**Required work:** Output every line of the entries from the line containing "y=186) in mm?" through the last, exactly, with no other content.

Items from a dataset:
★ ★ ★

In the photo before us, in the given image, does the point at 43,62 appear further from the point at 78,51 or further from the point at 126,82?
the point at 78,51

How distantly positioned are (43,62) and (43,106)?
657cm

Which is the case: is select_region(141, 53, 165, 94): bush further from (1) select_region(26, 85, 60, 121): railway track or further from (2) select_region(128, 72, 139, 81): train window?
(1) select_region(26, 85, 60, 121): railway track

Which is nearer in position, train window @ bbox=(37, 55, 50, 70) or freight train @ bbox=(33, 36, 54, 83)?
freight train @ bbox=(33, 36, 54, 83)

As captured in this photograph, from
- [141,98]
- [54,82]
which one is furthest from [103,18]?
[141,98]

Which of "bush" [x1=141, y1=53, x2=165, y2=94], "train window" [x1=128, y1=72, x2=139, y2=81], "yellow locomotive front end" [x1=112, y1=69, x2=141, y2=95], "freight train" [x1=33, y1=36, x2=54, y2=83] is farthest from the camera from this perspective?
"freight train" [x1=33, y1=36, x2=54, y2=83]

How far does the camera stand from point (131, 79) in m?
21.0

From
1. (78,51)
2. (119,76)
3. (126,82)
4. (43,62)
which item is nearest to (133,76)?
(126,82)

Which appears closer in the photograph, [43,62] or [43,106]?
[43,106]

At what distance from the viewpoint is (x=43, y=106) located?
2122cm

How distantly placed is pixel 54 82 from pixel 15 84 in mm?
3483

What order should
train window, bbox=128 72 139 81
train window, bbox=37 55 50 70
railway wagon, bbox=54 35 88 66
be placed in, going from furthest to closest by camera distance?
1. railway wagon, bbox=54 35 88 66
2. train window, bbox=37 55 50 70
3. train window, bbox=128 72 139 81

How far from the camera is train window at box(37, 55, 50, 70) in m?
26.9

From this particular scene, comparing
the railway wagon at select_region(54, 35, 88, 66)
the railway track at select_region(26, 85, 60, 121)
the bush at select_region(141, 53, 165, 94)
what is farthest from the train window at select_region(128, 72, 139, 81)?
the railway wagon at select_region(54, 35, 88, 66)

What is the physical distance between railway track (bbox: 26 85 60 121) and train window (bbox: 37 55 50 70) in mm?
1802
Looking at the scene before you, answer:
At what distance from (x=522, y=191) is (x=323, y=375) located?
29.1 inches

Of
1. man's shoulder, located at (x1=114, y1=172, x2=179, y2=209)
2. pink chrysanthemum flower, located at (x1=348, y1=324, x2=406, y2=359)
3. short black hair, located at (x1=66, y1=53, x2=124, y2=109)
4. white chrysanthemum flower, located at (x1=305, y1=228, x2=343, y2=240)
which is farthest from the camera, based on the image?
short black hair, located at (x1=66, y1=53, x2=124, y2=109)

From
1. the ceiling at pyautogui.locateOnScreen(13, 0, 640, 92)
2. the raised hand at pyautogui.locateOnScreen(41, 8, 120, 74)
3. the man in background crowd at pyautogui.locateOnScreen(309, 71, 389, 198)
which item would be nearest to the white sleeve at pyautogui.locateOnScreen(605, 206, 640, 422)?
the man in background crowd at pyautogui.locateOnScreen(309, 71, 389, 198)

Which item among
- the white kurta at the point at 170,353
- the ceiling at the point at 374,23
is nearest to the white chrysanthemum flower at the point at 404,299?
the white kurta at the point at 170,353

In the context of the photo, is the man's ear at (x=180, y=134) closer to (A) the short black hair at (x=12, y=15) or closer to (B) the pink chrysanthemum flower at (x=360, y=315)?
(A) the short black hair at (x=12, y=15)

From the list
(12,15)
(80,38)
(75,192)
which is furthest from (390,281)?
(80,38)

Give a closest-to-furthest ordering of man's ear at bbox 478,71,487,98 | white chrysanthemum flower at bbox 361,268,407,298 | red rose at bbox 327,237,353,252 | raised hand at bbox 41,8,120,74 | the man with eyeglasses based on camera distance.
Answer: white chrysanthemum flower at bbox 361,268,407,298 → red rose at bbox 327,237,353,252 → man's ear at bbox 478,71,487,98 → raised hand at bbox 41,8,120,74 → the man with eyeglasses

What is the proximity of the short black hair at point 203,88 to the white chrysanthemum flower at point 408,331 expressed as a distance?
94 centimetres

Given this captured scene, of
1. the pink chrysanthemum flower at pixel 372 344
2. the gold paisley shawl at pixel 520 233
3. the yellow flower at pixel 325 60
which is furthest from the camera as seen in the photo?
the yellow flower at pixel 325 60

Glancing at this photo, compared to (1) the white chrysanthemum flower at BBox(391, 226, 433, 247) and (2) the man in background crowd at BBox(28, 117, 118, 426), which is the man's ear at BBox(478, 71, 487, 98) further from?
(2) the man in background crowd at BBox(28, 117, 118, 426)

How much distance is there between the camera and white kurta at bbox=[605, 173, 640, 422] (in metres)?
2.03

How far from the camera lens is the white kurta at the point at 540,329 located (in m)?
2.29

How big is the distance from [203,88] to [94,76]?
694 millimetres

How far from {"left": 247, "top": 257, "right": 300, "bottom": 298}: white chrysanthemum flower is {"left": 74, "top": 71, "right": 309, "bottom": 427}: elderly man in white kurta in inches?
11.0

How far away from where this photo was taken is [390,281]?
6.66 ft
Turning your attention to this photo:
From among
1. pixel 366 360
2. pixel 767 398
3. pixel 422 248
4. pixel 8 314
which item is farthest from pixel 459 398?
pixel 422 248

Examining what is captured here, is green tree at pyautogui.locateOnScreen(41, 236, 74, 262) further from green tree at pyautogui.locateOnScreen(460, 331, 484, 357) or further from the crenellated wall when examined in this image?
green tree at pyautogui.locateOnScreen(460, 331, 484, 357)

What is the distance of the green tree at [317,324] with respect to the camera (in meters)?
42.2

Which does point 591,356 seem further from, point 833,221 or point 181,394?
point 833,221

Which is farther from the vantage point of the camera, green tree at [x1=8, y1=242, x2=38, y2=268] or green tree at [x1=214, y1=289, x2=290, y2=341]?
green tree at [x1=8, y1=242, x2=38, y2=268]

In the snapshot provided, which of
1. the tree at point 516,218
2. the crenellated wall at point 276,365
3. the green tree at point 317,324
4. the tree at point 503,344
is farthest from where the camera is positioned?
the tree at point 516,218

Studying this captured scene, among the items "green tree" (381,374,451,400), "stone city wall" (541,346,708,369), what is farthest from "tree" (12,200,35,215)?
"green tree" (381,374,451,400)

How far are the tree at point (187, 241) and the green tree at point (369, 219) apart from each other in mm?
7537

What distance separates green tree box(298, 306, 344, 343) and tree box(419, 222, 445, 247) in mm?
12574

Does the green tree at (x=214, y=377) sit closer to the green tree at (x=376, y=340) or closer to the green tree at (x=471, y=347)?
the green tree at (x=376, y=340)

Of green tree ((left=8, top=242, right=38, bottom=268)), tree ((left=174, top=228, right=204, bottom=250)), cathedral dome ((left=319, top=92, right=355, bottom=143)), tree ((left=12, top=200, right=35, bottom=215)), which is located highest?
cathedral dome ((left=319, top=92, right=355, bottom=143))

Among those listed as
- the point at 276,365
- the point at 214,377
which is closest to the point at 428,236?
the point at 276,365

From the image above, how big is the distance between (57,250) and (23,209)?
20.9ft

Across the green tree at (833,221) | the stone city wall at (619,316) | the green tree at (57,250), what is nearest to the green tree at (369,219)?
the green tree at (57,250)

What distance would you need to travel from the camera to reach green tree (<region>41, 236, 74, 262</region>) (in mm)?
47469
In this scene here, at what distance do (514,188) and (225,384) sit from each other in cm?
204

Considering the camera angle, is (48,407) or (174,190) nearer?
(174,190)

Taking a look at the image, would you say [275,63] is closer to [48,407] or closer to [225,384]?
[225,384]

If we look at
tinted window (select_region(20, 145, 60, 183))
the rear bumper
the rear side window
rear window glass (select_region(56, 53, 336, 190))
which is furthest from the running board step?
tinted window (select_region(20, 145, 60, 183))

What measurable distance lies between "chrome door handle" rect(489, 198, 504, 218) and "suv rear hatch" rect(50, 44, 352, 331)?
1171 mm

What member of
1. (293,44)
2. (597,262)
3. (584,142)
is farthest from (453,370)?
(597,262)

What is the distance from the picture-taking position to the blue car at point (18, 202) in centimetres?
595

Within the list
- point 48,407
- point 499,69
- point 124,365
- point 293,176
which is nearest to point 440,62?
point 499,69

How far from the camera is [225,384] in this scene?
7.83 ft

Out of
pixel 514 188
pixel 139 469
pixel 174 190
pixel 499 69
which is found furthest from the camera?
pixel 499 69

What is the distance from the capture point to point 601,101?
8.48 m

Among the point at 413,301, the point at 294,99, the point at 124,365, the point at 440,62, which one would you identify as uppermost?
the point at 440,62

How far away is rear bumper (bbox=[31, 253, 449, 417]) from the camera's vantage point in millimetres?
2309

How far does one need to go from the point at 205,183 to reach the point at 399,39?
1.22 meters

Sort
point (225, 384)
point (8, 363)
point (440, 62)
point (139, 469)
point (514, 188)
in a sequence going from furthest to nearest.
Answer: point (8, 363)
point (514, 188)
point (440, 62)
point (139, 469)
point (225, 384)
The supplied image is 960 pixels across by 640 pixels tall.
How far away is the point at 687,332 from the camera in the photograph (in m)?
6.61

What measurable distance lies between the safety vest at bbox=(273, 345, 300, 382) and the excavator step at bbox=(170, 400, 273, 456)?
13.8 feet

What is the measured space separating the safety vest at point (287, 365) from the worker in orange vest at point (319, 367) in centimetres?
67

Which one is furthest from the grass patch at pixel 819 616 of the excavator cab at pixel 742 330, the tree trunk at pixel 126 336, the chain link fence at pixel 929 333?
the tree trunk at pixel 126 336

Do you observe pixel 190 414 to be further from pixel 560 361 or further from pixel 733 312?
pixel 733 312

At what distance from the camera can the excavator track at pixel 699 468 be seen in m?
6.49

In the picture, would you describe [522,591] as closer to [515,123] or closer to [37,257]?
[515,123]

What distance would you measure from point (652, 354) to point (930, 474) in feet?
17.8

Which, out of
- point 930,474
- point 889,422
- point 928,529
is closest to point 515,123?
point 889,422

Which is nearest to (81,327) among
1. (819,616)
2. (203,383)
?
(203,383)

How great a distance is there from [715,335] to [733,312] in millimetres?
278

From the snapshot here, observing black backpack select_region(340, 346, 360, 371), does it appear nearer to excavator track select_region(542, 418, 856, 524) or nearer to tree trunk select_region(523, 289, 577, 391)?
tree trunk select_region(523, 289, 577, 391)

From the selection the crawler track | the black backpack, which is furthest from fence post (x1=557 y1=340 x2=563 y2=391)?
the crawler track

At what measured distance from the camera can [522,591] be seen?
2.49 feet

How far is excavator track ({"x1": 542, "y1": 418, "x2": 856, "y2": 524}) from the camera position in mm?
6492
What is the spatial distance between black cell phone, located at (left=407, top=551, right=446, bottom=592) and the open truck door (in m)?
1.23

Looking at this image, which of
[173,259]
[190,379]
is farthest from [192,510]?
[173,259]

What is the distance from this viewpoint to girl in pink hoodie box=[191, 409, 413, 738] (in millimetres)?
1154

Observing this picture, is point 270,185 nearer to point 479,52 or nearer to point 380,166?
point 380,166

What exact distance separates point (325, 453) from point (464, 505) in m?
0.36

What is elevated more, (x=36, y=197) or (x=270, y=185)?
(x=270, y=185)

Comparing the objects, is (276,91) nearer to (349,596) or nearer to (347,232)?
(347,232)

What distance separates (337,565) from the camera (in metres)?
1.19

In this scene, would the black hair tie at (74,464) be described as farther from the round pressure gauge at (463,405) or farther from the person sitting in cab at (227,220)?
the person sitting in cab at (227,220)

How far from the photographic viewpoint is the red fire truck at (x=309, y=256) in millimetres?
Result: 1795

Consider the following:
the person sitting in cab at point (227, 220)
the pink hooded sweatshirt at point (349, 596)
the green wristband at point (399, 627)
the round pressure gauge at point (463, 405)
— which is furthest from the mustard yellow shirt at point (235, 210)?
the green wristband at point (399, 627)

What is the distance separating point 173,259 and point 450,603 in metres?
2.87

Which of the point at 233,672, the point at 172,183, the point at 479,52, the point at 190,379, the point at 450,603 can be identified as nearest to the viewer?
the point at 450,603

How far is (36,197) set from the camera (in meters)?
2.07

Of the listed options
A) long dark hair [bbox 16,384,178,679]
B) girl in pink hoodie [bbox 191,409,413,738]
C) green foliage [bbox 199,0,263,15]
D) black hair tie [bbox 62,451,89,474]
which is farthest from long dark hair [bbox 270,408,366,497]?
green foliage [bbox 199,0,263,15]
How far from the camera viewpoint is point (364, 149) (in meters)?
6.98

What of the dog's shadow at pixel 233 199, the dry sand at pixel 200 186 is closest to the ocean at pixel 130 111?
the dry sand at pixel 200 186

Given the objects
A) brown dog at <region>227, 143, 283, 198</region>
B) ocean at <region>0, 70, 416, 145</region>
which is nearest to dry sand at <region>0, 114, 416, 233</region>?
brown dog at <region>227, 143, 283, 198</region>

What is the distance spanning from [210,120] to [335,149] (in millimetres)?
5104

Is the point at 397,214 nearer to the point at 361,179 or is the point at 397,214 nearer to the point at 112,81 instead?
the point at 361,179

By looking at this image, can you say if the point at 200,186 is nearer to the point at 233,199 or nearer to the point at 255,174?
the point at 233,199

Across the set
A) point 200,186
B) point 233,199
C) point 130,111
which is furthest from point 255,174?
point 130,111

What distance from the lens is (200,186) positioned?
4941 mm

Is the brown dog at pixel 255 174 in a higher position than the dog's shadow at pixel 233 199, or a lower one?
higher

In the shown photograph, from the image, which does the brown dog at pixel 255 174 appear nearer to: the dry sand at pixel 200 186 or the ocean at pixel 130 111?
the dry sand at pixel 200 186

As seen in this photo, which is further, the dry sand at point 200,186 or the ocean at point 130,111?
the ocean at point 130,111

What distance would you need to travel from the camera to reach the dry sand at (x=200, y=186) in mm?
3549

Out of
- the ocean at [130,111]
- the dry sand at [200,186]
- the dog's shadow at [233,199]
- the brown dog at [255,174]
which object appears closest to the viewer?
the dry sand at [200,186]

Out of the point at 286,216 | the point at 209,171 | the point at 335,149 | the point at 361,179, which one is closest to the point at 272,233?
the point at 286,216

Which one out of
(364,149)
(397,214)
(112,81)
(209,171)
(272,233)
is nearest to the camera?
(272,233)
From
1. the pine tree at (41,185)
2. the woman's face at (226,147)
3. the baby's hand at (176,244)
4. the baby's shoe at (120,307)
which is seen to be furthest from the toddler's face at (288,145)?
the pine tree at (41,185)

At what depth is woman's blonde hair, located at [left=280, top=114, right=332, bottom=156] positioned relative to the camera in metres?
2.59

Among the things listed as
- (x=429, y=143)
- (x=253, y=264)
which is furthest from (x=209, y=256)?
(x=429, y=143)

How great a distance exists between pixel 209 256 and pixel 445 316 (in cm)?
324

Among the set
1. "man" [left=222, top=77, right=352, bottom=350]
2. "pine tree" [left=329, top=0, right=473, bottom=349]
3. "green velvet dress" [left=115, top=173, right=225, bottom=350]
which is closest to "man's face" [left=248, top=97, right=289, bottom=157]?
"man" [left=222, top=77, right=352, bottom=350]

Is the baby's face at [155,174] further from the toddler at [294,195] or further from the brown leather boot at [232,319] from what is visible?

★ ★ ★

**Correct response:**
What distance would you need to travel from the camera to reach the dry sand at (x=200, y=186) in mm?
3549

Out of
- the ocean at [130,111]
- the dry sand at [200,186]
- the dog's shadow at [233,199]
- the brown dog at [255,174]
which object appears closest to the viewer?
the dry sand at [200,186]

Out of the point at 286,216 | the point at 209,171 | the point at 335,149 | the point at 361,179, which one is closest to the point at 272,233?
the point at 286,216

Which one out of
(364,149)
(397,214)
(112,81)
(209,171)
(272,233)
is nearest to the camera?
(272,233)
From
1. the pine tree at (41,185)
2. the woman's face at (226,147)
3. the baby's hand at (176,244)
4. the baby's shoe at (120,307)
which is seen to be furthest from the toddler's face at (288,145)?
the pine tree at (41,185)

At what depth is woman's blonde hair, located at [left=280, top=114, right=332, bottom=156] positioned relative to the camera in metres?
2.59

Among the things listed as
- (x=429, y=143)
- (x=253, y=264)
which is furthest from (x=209, y=256)?
(x=429, y=143)

How great a distance exists between pixel 209 256 and pixel 445 316 (in cm)?
324

Among the set
1. "man" [left=222, top=77, right=352, bottom=350]
2. "pine tree" [left=329, top=0, right=473, bottom=349]
3. "green velvet dress" [left=115, top=173, right=225, bottom=350]
which is closest to "man's face" [left=248, top=97, right=289, bottom=157]?
"man" [left=222, top=77, right=352, bottom=350]

Is the baby's face at [155,174] further from the toddler at [294,195] or further from the brown leather boot at [232,319] from what is visible?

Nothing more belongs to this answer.